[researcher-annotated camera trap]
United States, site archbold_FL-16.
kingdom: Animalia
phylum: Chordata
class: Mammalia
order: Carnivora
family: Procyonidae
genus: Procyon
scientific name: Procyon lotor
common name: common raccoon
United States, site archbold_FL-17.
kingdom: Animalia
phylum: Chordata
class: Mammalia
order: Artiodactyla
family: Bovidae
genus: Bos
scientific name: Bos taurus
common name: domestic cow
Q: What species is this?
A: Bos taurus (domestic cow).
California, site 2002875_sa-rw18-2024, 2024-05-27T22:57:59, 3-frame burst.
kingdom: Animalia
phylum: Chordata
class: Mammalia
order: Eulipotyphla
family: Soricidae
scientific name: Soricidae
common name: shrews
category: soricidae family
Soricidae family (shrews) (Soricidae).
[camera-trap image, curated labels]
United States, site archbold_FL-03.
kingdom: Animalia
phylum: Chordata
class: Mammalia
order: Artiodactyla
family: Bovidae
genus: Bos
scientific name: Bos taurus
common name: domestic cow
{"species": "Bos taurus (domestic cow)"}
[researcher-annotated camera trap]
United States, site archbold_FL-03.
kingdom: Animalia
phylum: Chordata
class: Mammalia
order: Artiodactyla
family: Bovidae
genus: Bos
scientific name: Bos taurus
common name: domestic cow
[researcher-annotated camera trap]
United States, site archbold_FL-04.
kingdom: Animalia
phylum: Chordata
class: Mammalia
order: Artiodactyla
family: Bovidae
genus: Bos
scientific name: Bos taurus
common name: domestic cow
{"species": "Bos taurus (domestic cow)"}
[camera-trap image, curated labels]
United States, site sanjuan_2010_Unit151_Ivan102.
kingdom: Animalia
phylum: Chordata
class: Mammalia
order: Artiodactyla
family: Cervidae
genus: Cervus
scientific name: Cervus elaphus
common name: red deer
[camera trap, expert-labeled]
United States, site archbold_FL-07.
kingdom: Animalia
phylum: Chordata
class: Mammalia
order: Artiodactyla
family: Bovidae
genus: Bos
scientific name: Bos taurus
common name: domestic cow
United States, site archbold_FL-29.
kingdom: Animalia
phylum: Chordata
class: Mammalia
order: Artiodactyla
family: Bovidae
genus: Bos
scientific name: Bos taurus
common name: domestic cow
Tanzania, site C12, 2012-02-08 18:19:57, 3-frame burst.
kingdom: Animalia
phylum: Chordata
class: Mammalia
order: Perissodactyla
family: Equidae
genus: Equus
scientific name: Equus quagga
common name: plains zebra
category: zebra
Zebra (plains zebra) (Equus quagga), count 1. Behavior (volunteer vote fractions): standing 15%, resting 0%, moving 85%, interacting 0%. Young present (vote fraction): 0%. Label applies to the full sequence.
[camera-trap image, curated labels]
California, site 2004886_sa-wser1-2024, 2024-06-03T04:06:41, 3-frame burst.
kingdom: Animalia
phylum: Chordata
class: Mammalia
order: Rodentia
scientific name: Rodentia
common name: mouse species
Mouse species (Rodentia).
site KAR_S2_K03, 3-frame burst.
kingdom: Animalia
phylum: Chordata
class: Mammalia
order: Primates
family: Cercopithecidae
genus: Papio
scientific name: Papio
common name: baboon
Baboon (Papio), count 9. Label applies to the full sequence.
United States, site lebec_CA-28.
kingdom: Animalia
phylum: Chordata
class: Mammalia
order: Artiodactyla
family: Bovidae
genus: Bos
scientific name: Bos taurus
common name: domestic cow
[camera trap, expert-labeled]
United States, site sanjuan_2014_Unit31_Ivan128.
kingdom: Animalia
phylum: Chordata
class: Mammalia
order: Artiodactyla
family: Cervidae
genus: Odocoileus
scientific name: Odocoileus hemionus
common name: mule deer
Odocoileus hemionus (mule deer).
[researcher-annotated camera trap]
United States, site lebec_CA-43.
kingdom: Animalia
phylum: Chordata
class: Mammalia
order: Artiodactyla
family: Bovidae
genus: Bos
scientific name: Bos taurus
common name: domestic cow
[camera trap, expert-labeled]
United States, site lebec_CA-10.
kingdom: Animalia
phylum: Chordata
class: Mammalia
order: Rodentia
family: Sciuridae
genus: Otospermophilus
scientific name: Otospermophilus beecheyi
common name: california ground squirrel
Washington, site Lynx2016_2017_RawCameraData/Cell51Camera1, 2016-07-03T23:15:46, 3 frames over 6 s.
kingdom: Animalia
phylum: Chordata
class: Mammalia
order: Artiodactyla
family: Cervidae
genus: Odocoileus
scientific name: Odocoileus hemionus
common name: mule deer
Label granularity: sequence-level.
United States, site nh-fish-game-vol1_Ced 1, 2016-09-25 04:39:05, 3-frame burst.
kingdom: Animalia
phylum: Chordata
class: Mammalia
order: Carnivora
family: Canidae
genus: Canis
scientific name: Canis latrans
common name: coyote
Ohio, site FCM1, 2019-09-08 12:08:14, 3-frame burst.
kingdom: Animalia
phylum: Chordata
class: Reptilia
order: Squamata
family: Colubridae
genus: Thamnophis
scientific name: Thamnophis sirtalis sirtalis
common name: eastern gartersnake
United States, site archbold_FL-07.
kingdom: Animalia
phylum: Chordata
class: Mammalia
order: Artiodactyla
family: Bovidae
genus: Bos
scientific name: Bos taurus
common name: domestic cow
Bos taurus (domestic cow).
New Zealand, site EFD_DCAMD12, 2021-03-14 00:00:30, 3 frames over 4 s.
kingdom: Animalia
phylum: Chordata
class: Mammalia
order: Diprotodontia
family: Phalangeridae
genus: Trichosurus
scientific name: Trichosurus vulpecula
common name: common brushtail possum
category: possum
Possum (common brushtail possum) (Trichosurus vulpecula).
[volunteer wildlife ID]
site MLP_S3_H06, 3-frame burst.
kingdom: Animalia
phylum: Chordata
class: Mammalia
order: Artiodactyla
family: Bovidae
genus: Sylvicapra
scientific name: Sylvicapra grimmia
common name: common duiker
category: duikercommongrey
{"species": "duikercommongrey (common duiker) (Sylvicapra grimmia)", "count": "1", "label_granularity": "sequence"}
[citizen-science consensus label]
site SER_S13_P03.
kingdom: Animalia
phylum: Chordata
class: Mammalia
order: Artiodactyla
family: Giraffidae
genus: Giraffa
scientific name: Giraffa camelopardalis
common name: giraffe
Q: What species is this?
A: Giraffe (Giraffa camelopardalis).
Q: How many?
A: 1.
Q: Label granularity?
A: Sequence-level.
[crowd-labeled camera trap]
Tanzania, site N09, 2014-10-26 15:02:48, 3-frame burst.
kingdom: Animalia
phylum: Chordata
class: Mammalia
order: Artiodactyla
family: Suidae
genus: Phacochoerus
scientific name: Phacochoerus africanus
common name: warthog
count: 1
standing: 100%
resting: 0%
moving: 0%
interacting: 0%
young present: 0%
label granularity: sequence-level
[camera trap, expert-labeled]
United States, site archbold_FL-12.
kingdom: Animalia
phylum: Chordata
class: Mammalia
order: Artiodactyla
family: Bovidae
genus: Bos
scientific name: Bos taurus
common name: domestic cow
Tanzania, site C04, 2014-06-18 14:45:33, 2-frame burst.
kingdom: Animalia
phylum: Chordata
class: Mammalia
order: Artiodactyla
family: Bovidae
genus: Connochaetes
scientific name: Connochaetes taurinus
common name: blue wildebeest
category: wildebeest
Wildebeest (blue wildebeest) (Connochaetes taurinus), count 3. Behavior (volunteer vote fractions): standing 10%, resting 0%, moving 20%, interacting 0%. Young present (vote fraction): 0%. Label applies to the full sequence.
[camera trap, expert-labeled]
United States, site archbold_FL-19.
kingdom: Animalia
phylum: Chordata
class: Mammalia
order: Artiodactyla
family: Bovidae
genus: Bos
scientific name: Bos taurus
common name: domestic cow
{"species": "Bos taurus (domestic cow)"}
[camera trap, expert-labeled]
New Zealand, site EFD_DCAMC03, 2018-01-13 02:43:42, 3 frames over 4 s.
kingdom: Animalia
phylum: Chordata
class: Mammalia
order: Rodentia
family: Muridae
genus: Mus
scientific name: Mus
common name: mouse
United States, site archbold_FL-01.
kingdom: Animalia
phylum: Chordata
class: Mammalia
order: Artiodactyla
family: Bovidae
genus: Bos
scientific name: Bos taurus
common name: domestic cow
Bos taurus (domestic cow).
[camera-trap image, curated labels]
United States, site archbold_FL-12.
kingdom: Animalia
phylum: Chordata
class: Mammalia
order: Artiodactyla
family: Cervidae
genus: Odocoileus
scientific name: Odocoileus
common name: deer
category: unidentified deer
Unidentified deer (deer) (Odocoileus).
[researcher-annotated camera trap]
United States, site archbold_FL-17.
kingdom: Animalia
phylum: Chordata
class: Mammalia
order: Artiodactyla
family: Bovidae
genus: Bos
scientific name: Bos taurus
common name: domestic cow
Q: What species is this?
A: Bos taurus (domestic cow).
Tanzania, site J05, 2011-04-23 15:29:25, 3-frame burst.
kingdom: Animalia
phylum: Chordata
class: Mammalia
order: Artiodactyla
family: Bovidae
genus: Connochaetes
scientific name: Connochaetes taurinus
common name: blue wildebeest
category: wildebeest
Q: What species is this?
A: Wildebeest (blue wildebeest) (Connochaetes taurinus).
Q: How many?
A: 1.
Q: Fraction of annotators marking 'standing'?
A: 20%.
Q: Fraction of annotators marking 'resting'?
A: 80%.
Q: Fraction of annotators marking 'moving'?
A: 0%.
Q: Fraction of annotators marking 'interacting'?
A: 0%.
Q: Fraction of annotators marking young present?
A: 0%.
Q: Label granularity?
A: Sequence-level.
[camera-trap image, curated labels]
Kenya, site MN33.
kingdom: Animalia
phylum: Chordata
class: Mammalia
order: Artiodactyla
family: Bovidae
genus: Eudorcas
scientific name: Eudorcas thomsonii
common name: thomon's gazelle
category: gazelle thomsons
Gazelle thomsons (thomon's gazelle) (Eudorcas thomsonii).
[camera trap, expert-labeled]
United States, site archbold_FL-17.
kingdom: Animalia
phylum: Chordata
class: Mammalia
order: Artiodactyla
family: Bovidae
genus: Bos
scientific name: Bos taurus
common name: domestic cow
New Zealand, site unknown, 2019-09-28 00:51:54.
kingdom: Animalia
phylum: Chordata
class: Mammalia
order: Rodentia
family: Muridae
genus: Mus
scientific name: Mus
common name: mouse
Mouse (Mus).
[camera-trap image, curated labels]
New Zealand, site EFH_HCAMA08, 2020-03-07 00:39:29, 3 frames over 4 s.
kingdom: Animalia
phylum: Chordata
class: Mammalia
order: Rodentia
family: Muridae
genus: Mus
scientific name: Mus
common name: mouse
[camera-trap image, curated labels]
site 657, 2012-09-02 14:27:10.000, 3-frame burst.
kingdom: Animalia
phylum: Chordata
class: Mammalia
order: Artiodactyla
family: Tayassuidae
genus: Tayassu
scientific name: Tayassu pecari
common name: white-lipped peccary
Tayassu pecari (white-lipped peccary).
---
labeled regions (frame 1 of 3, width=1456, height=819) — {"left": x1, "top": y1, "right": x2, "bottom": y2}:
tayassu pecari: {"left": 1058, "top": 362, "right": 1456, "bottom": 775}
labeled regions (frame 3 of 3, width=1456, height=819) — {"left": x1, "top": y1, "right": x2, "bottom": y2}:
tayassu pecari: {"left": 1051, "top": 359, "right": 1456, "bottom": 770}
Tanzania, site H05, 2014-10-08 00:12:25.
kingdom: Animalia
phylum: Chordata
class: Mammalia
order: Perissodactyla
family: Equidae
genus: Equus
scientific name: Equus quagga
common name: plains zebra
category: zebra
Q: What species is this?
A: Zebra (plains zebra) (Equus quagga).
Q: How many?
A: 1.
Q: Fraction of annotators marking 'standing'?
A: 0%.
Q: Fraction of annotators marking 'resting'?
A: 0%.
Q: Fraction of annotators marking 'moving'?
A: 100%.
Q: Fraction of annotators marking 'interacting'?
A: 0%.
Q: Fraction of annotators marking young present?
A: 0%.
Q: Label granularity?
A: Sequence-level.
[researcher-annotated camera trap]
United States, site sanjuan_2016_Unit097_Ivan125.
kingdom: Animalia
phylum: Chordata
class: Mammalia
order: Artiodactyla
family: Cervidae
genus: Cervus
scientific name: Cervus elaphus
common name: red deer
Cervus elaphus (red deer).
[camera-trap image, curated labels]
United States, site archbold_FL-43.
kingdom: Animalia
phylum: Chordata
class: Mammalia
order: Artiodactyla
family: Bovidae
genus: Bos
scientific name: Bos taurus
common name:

Problem description: Only the lines from the start of the material through the line containing "common name: shrews" should be repeated, and they should be repeated exactly.

Result of this task:
[researcher-annotated camera trap]
United States, site archbold_FL-16.
kingdom: Animalia
phylum: Chordata
class: Mammalia
order: Carnivora
family: Procyonidae
genus: Procyon
scientific name: Procyon lotor
common name: common raccoon
United States, site archbold_FL-17.
kingdom: Animalia
phylum: Chordata
class: Mammalia
order: Artiodactyla
family: Bovidae
genus: Bos
scientific name: Bos taurus
common name: domestic cow
Q: What species is this?
A: Bos taurus (domestic cow).
California, site 2002875_sa-rw18-2024, 2024-05-27T22:57:59, 3-frame burst.
kingdom: Animalia
phylum: Chordata
class: Mammalia
order: Eulipotyphla
family: Soricidae
scientific name: Soricidae
common name: shrews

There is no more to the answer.